🧵 Parallel Integer Sorter — Multithreaded Read → Sort → Write Pipeline

A high-performance C program that reads hundreds of millions of integers from multiple files, sorts them in parallel using POSIX threads and Mergesort, and writes the result to a single sorted output file — all with a pipeline optimized at every stage.

500,000,000 integers sorted in under 20 seconds with 12 sorter threads.

📋 Table of Contents

🔍 Overview

This program solves a classic systems programming challenge at scale:

Read — distribute input files across reader threads, each parsing integers from disk as fast as possible
Sort — merge all data into a single array, split it evenly across sorter threads, and sort in parallel using Mergesort
Write — merge all sorted subarrays into a single output file using a min-heap for O(N log T) k-way merge

This is v2 of the project — a full refactor from the first implementation, featuring better code organization, reduced complexity, and major performance optimizations throughout the entire pipeline.

🏗️ Architecture

┌─────────────────────────────────────────────┐
│              Input Files (N files)           │
└────────────────┬────────────────────────────┘
                 │  distributed equally
        ┌────────▼────────┐
        │  Reader Threads  │  (T threads, each reads a file subset)
        │  fread + manual  │  ← buffered I/O, 4MB block reads
        │  integer parser  │
        └────────┬────────┘
                 │  merge into single array
        ┌────────▼────────┐
        │  Sorter Threads  │  (T threads, each sorts N/T integers)
        │    Mergesort     │  ← in-place parallel sort
        └────────┬────────┘
                 │  sorted subarrays
        ┌────────▼────────┐
        │  Writer (1 thd)  │  ← min-heap k-way merge
        │  fast_itoa +     │  ← buffered fwrite, no fprintf
        │  fwrite buffer   │
        └────────┬────────┘
                 │
        ┌────────▼────────┐
        │   Output File    │
        └─────────────────┘

📊 Performance Results

All tests run on 500,000,000 integers spread across 5 files (100M integers each).

Case	Threads (`-t`)	Reader Time	Sorter Time	Writer Time	Total Time
1	1	3.816s	56.262s	9.840s	70.21s
2	2	2.916s	28.247s	10.023s	41.44s
3	4	2.516s	14.471s	10.627s	27.87s
4	6	1.575s	10.168s	10.418s	22.43s
5	12	1.066s	6.505s	11.489s	19.35s

Speedup vs.

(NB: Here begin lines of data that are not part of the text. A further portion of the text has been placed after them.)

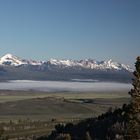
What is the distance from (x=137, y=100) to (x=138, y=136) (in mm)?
3040

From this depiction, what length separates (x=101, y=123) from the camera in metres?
83.1

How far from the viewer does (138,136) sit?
44406 mm

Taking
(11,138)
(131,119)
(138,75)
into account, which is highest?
(138,75)

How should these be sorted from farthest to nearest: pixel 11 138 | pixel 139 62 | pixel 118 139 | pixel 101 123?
1. pixel 11 138
2. pixel 101 123
3. pixel 118 139
4. pixel 139 62

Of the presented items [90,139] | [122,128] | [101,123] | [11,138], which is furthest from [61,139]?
[11,138]

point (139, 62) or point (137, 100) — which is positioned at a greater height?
point (139, 62)

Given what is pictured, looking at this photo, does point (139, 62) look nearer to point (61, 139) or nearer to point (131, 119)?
point (131, 119)

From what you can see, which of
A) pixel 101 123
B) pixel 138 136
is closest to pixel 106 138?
pixel 101 123

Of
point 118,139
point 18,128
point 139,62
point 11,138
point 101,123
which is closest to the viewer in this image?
point 139,62

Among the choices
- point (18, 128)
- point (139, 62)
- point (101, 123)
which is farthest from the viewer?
point (18, 128)

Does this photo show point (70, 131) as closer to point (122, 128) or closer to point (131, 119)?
point (122, 128)

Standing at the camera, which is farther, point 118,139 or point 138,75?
point 118,139

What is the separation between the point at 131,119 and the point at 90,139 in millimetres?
24506

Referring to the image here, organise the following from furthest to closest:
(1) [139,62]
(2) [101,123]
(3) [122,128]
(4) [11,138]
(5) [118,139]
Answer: (4) [11,138]
(2) [101,123]
(3) [122,128]
(5) [118,139]
(1) [139,62]
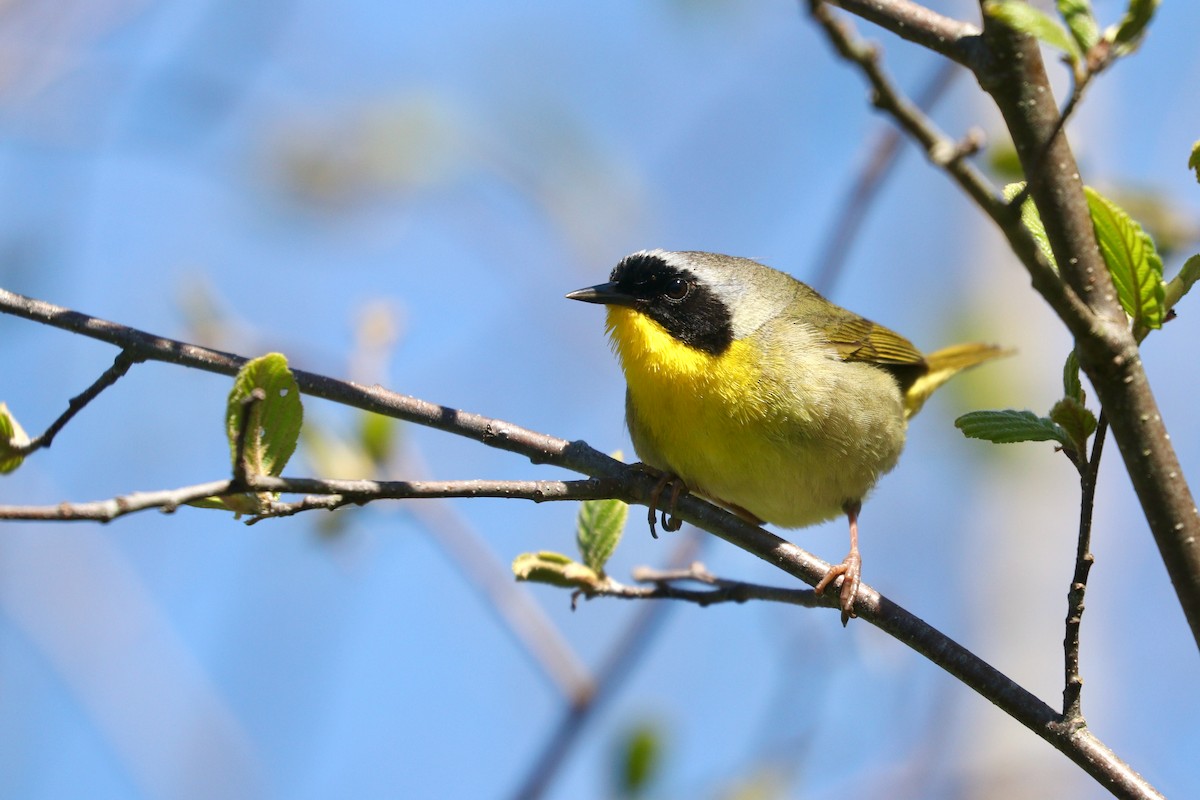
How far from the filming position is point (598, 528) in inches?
115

Single Thread

Case 1 (1 thread):   ████████████████████████████████████████  70.21s  (1.0×)
Case 2 (2 threads):  ████████████████████████  41.44s  (1.7×)
Case 3 (4 threads):  ████████████████  27.87s  (2.5×)
Case 4 (6 threads):  █████████████  22.43s  (3.1×)
Case 5 (12 threads): ███████████  19.35s  (3.6×)

Key Observations

Sorter scales nearly linearly with threads — doubling threads roughly halves sort time (56s → 28s → 14s → 10s → 6.5s)
Reader also benefits from parallelism but is I/O-bound, so gains taper off after 4–5 threads
Writer time stays nearly constant (~10–11s) across all cases — it is the irreducible sequential bottleneck, writing 500M integers to disk
Sorter threads can exceed reader threads — since there are only 5 input files, Cases 4 and 5 (-t 6, -t 12) cap reader threads at 5 but still spin up the full T sorter threads, maximizing CPU utilization during the sort phase

⚡ Optimizations

📖 Reader Optimizations

The reader was rewritten from a fscanf-based approach to a high-throughput buffered streaming parser.

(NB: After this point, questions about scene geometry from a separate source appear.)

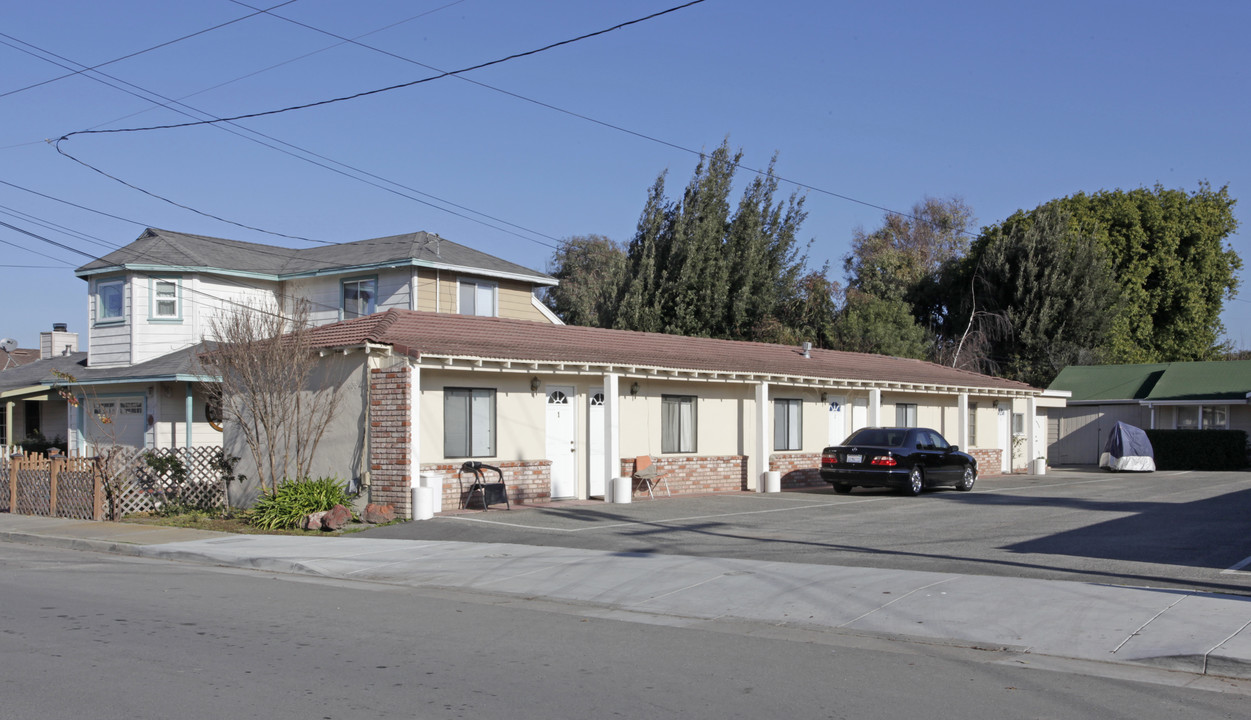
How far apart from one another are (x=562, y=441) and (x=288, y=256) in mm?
14055

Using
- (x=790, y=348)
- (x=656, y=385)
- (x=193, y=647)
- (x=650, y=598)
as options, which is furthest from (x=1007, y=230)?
(x=193, y=647)

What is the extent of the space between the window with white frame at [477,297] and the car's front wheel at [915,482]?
40.4ft

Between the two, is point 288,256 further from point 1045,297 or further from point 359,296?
point 1045,297

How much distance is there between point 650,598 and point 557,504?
375 inches

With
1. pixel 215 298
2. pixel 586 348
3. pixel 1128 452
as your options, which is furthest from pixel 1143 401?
pixel 215 298

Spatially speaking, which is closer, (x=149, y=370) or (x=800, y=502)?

I/O Strategy: `fscanf` → `fread`

// ❌ Old — one function call per integer
while (fscanf(fp, "%d", &num) == 1) { ... }

// ✅ New — bulk block reads into a 4MB buffer
while ((bytes = fread(buffer, 1, BUF_SIZE, file)) > 0) { ... }

Block reads reduce system call overhead by orders of magnitude and maximize disk throughput.

Manual Integer Parsing

// ✅ Simple, branch-predictable, CPU-efficient
num = num * 10 + (c - '0');

Eliminates all the overhead inside fscanf: format parsing, type dispatch, and internal locking.

Stateful Streaming Parser

A lightweight state machine handles number boundaries correctly across buffer splits:

if (c >= '0' && c <= '9') {
    num = num * 10 + (c - '0');
    reading = 1;
} else if (reading) {
    array[count++] = num;
    num = 0; reading = 0;
}

Other Improvements

Area	Old	New
Initial array capacity	10,000	10,000,000 — fewer `realloc` calls
EOF handling	Implicit	Explicit flush of last number
State reset between files	None	`num = 0; reading = 0;`
Error handling	Basic	Frees memory and closes file on failure

✍️ Writer Optimizations

The writer was transformed from a CPU-bound, syscall-heavy loop into a cache-friendly streaming pipeline.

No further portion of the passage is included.